11ª- Porém, se a moradia valia € 199.519,15 em 1997 e passou a valer € 334.140,00 em 2012, o acréscimo de valorização é de 67,47% e não apenas 40%.
12ª- Donde, na esteira do critério adotado pela douta sentença apelada (que se não contesta), mas em termos aritméticos corretos, a valorização da moradia, operada pelas referidas benfeitorias úteis, ascende a € 1.889,16 (ou seja, em mais € 769,16) e não apenas a € 1.120,00.
13ª- Acresce que o jardim que os RR. plantaram, no valor de € 3.500,00, constitui uma benfeitoria útil e não voluptuária.

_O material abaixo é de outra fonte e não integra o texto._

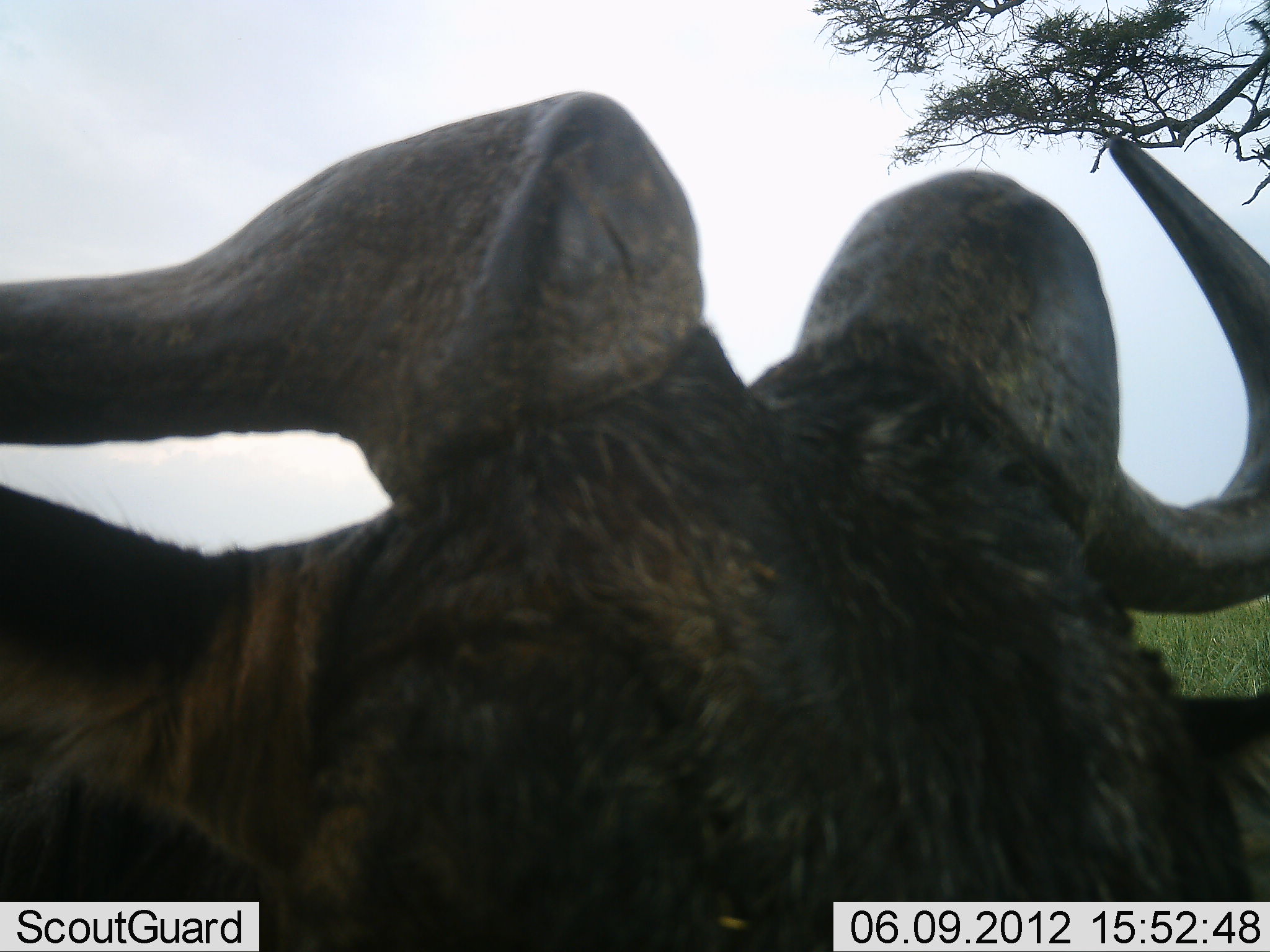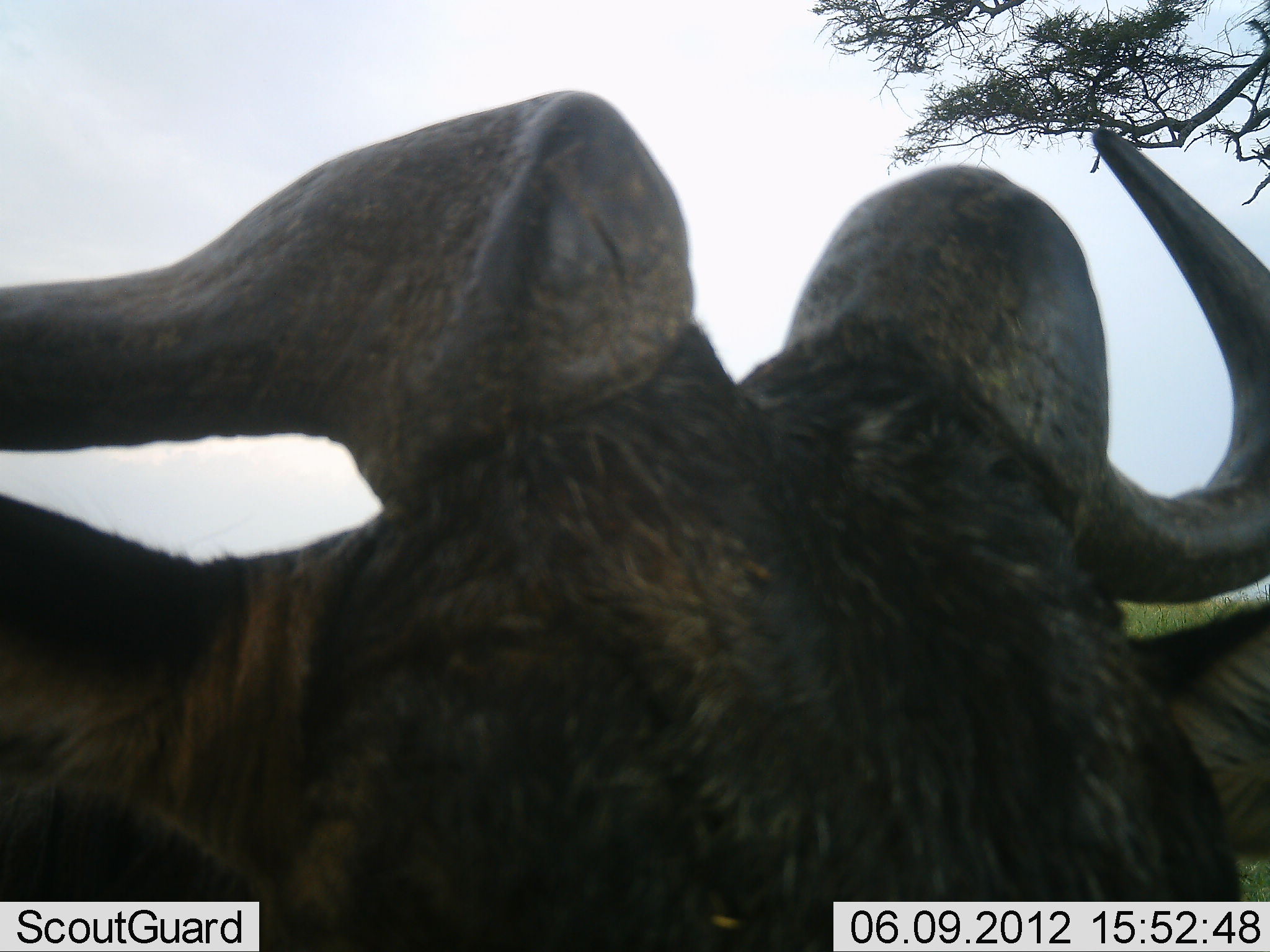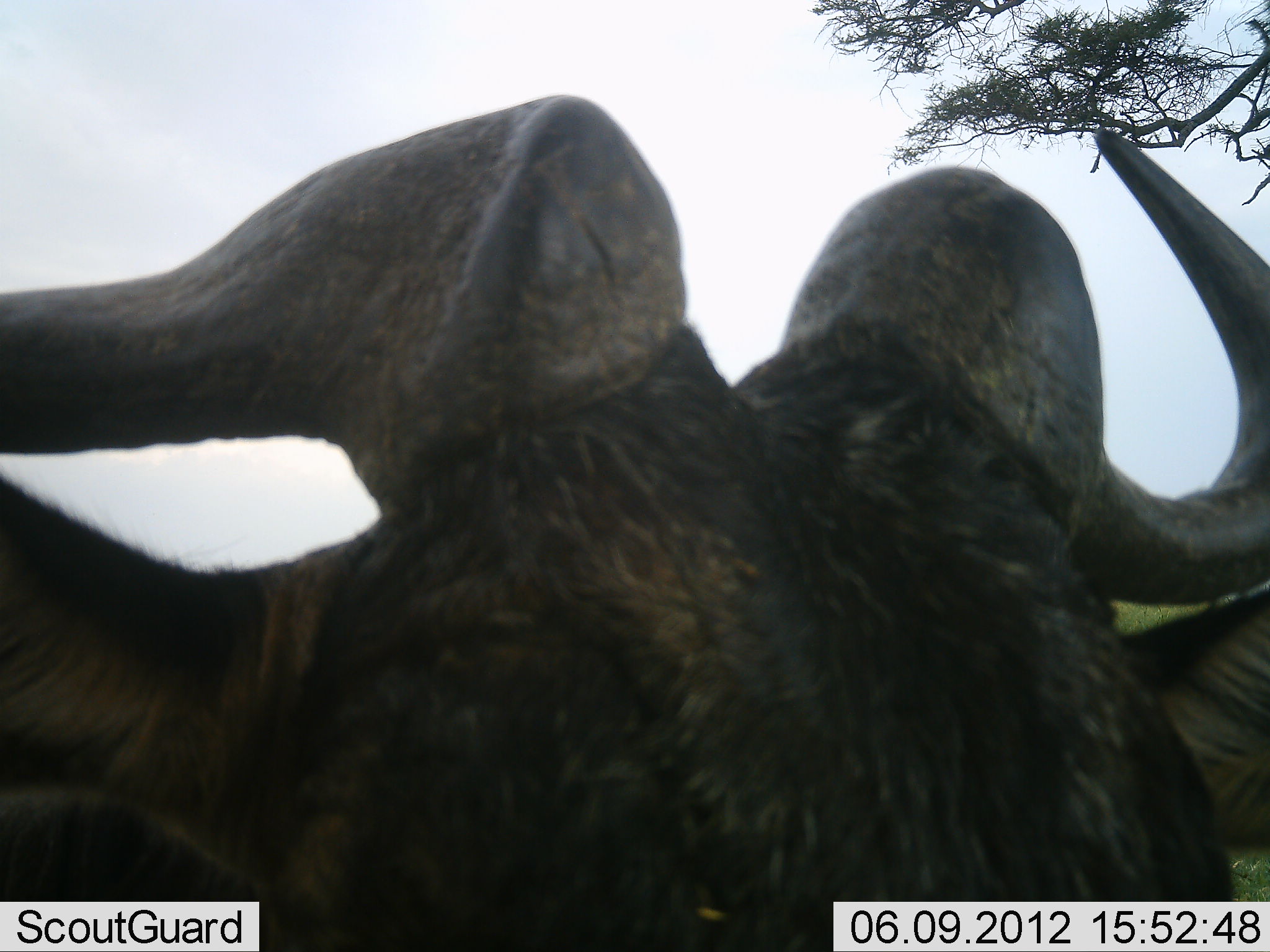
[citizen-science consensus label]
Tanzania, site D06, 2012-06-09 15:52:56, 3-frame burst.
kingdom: Animalia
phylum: Chordata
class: Mammalia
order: Artiodactyla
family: Bovidae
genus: Connochaetes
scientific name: Connochaetes taurinus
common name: blue wildebeest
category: wildebeest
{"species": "wildebeest (blue wildebeest) (Connochaetes taurinus)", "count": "1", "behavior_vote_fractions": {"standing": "60%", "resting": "30%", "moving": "10%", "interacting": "10%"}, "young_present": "0%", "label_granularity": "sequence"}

14ª- A douta sentença recorrida, aliás, na Motivação da decisão de facto, reconhece expressamente que a plantação do jardim “torna sempre uma casa globalmente mais atrativa”.
15ª- Essa circunstância, permitindo repercutir em potencial e futura venda o investimento realizado, não pode deixar de ser um fator de valorização da moradia.
16ª- Por essa razão, o ponto 34 do elenco dos Factos Provados terá de passar a ter a seguinte redação:
“Os trabalhos aludidos em 23. a 26. valorizaram a moradia”.
17ª- Com base no mesmo critério perfilhado pela douta sentença apelada, a valorização que emana do jardim em apreço para a moradia ascende a € 2.361,45 (ou seja, € 3.500,00 x 67,47%).
18ª- Assim, à condenação inserta no ponto 5.b) do dispositivo decisório final da douta sentença recorrida (no montante de 1.120,00) terá de ser acrescentada, a título de indemnização por benfeitorias úteis, para além da quantia de € 769,16 (cf. supra a conclusão 12ª), a importância de € 2.361,45 (cf. supra conclusão 17ª).
 19ª- Ao invés do que vem decidido, os RR. não atuaram de má fé aquando da realização das obras que realizaram na moradia, não lhes sendo, por isso, aplicável a exclusão contida na alínea b) do artigo 756º do CC.
20ª- Não é definitiva, nem irreversível, a recusa de consentimento que “desde logo” a filha do A. apelado anunciou para a prometida venda;
21ª- Pois que, por via de suprimento judicial (em procedimento próprio dirigido a esse fim, o que não é o caso da presente ação) ou mediante negociação persuasiva, sempre o A. apelado poderia obter de sua filha o necessário consentimento para conclusão dessa venda.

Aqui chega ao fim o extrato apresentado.